Mas este jornal não se deixa intimidar por quem quer que seja o inquilino na Presidência, a começar por aqueles que se julgam em missão messiânica de salvação do País. O Estadoesteve ao lado dos democratas nas principais lutas políticas brasileiras desde a Proclamação da República, servindo-lhes de porta-voz. Foi assim, por exemplo, que o Estado enfrentou a truculência de Getúlio Vargas, ao reivindicar o regime da lei que aquele caudilho prometeu e afinal não respeitou. Foi assim, também que este jornal se insurgiu contra a ditadura militar, sofrendo, em razão disso, uma feroz censura. Nem isso fez o Estado vergar-se: no lugar das muitas notícias censuradas, o jornal publicou poemas de Camões com sugestivas estrofes para comunicar aos leitores a violência a que estava sendo submetido. Assim, o Estado foi protagonista da luta que por fim restabeleceu a democracia no País.
O comportamento do presidente da República, sr. Jair Bolsonaro, que não se vexa de usar até mesmo informações falsas para atacar jornalistas que considera inimigos, mostra o quão frágil é o regime democrático e reforça a necessidade da vigilância redobrada contra a sedução do arbítrio.
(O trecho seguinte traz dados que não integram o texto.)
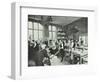 Male Students at Work in the Masons Shop, Northern Polytechnic, London, 1911-null-Framed Photographic Print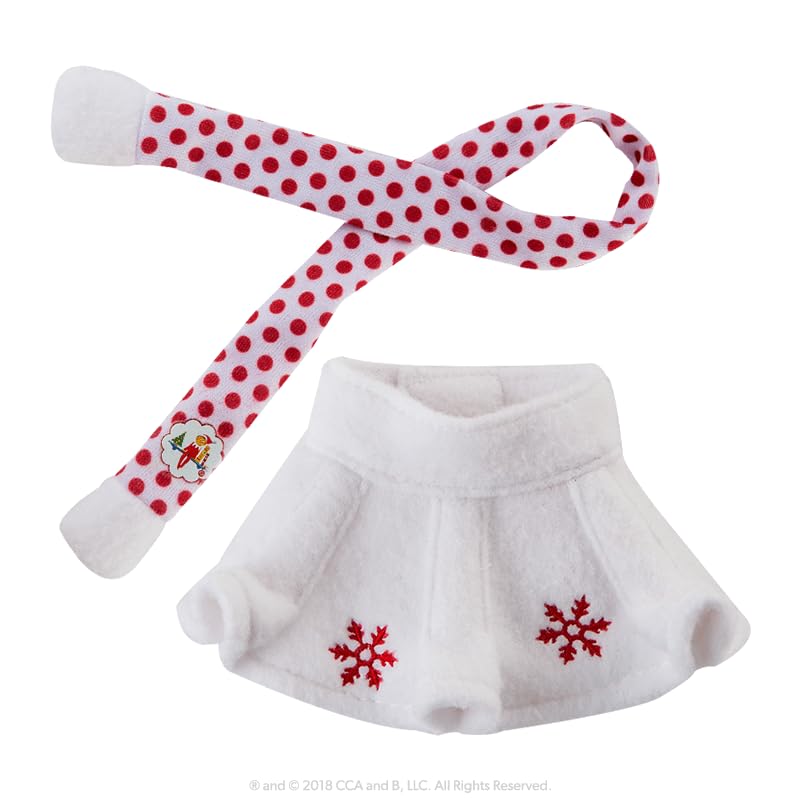 The Elf on the Shelf Christmas Tradition Box Set — Blue-Eyed Girl Scout Elf, Story Book & Claus Couture Snowflake Skirt & Scarf
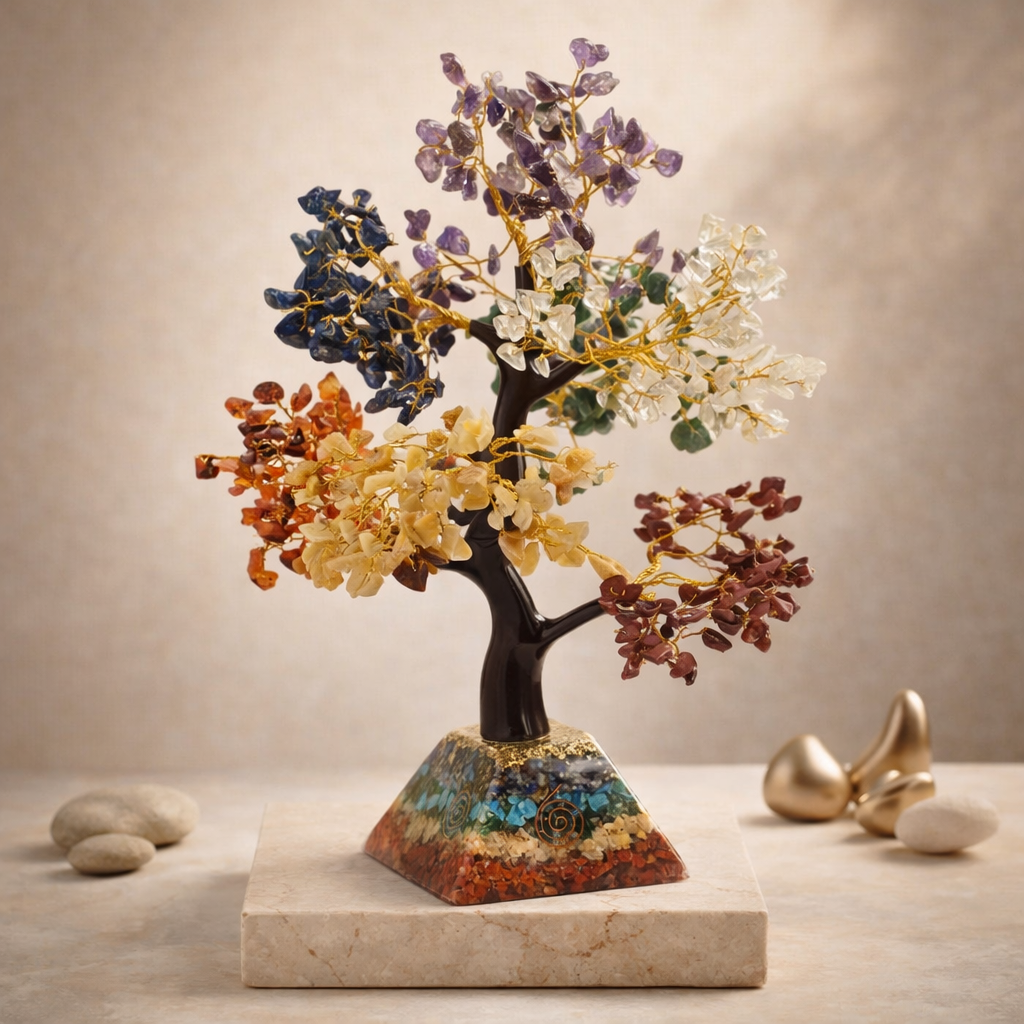 Seven Chakra Tree with pyramid 500 Cheaps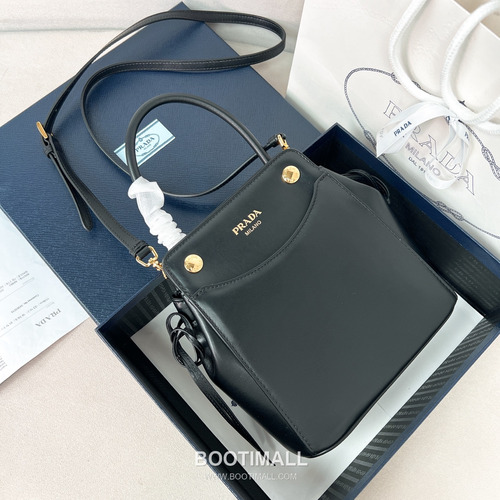 Prada Carry Mini Calfskin Top Handle Bag 프라다 캐리 미니 1BD496 카프스킨 탑핸들백 21cm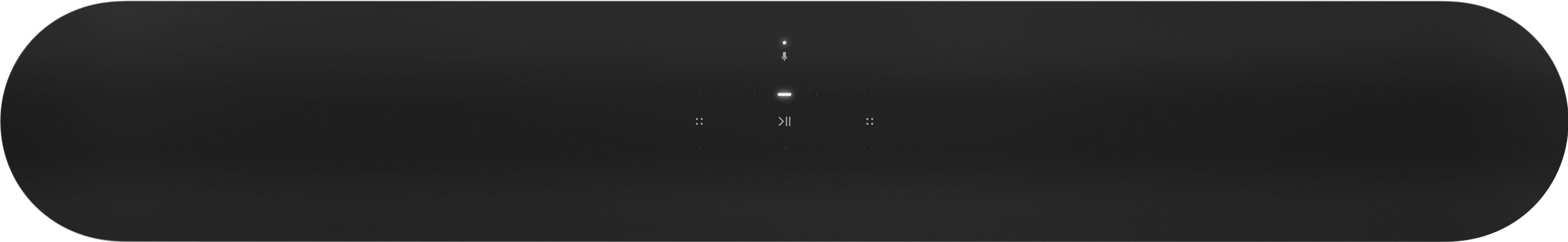 Sonos Beam noire - face supérieure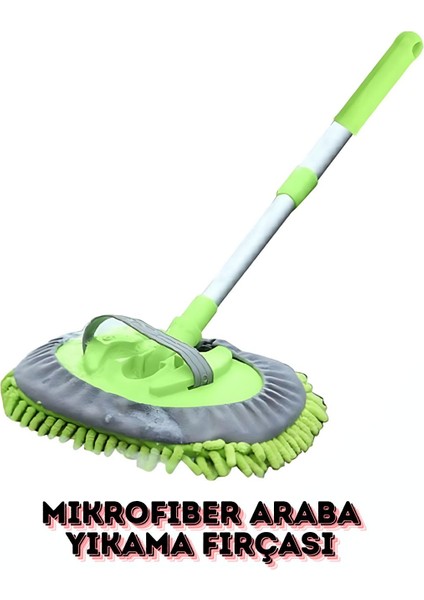 Çok Fonksiyonlu 2si 1 Arada Kaymaz Mikrofiber Araba Yıkama Fırçası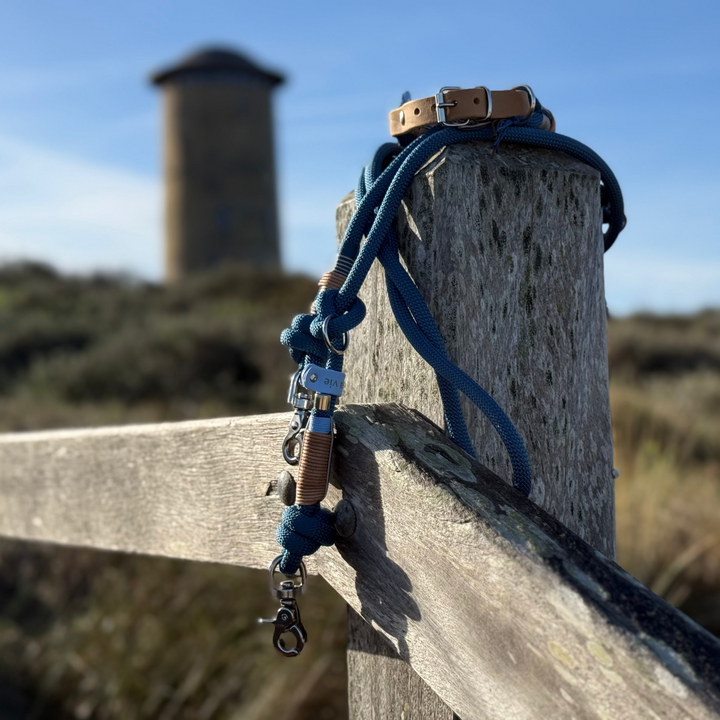 Rope collar Driftwood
É nessa difícil conjuntura, em que a hostilidade à imprensa profissional é estimulada pelo próprio presidente da República, que o trabalho dos jornalistas do Estado torna-se ainda mais relevante. Tendo como norte a objetividade e atenção exclusiva aos fatos, os repórteres desta casa sabem muito bem como enfrentar a ferocidade dos que se consideram inatacáveis.
As ameaças do sr. Jair Bolsonaro e de suas hostes de milicianos virtuais indicam que o Estado e seus jornalistas estão cumprindo seu dever, zelando pela tradição deste jornal de defender a liberdade e a democracia em qualquer circunstância.